I don’t know if I’m the only one, but I find both of these figures to be rather exploitative (not talking about doing one single activity for more than 20 day that would probably have me quit right away).
Is that a cultural/country difference?

Is 500 000 lines of code to much to review?

Posted May 7, 2021 8:36 UTC (Fri) by ededu (guest, #64107) [Link]

>> 2.5 months = 60 working days
>> per working day, divided by 10 hours
>
>I don’t know if I’m the only one, but I find both of these figures to be rather exploitative (not talking about doing one single activity for more than 20 day that would probably have me quit right away).
>Is that a cultural/country difference?
Well, I wanted simply to have a rough approximation in order to have an order of magnitude about the number of lines...

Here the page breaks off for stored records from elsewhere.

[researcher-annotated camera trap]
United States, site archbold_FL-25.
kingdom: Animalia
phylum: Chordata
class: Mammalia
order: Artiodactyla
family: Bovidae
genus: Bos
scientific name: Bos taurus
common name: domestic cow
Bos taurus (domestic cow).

Is 500 000 lines of code to much to review?

Posted May 6, 2021 21:46 UTC (Thu) by pebolle (guest, #35204) [Link] (1 responses)

> around 50 new lines of code to review per hour per maintainer. This does not sound too much to review..., isn't it?

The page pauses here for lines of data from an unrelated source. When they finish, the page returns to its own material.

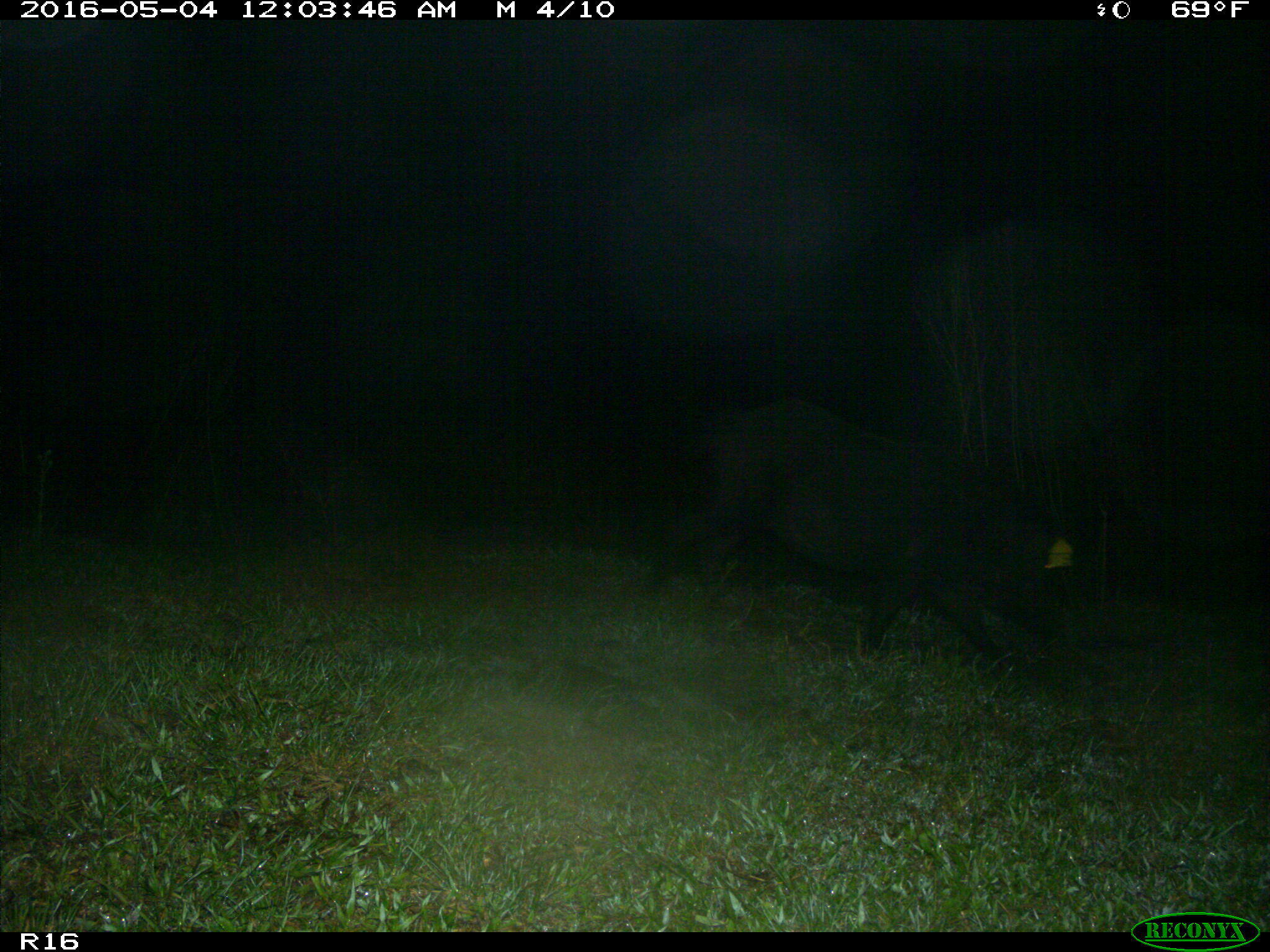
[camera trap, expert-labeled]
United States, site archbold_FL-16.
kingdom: Animalia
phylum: Chordata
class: Mammalia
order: Artiodactyla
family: Suidae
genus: Sus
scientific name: Sus scrofa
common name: wild boar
Sus scrofa (wild boar).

It seems you've not yet run into that one-line patch that, after it turned out to be buggy, took you many days to fix. Because the number of lines of code changed by a patch is pointless to determine the amount of review needed for it.

Is 500 000 lines of code to much to review?

Posted May 6, 2021 23:56 UTC (Thu) by mathstuf (subscriber, #69389) [Link]

After reading the memory model-related articles here on LWN, I can bet that knowing whether the addition (or removal) of a single `READ_ONCE` call is correct would likely take me far longer to verify than some of the other changes I've reviewed.

That said, I sense a…bit of sarcasm in the GP post :) .

TAB report on this was posted 2021-05-05 (today)

Posted May 6, 2021 18:52 UTC (Thu) by david.a.wheeler (subscriber, #72896) [Link]

The Linux Foundation's Technical Advisory Board (TAB) has released today its “Report on University of Minnesota Breach-of-Trust Incident or "An emergency re-review of kernel commits authored by members of the University of Minnesota, due to the Hypocrite Commits research paper.”